Alessandro Guevara
- Country (sports): Brazil
- Born: 29 June 1974 (age 50)
- Prize money: $14,704

Singles
- Highest ranking: No. 592 (25 Feb 2002)

Doubles
- Highest ranking: No. 211 (30 Sep 2002)

= Alessandro Guevara =

Brazilian tennis player

Alessandro Guevara (born 29 June 1974) is a Brazilian former professional tennis player.

Guevara, who comes from Rio de Janeiro, had career high rankings of 592 for singles and 211 for doubles, featuring mostly on the satellite and ITF Futures circuits. He made it to ATP Challenger level as a doubles player and won a tournament in Gramado in 2002.

What you should do
Copy the Alessandro Guevara profile above in full, with every line unchanged.

Record excerpts
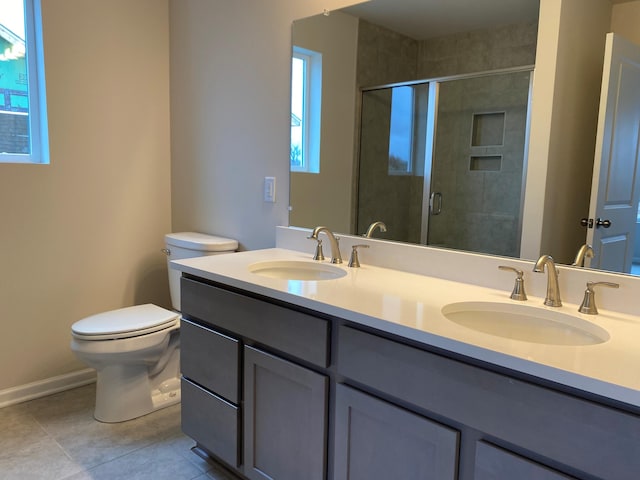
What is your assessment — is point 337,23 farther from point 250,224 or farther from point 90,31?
==
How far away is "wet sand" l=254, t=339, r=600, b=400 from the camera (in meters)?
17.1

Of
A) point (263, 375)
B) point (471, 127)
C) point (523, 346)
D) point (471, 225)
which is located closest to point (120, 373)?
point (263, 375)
--
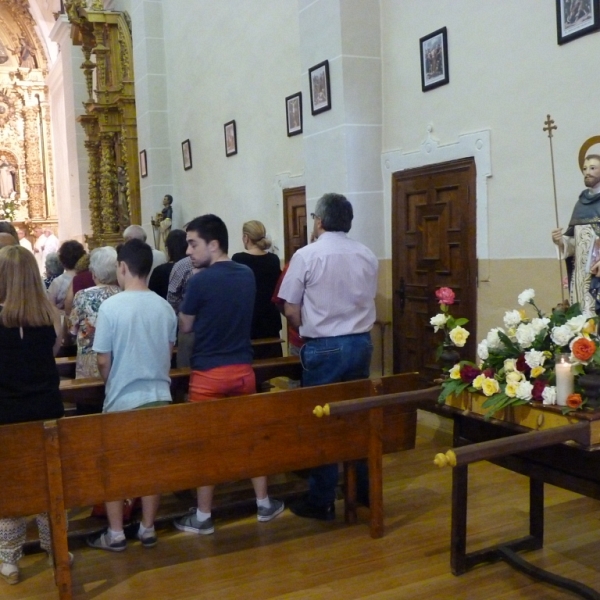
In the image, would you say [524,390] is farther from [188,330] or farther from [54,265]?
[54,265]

Result below
Alessandro Guevara
- Country (sports): Brazil
- Born: 29 June 1974 (age 50)
- Prize money: $14,704

Singles
- Highest ranking: No. 592 (25 Feb 2002)

Doubles
- Highest ranking: No. 211 (30 Sep 2002)

= Alessandro Guevara =

Brazilian tennis player

Alessandro Guevara (born 29 June 1974) is a Brazilian former professional tennis player.

Guevara, who comes from Rio de Janeiro, had career high rankings of 592 for singles and 211 for doubles, featuring mostly on the satellite and ITF Futures circuits. He made it to ATP Challenger level as a doubles player and won a tournament in Gramado in 2002.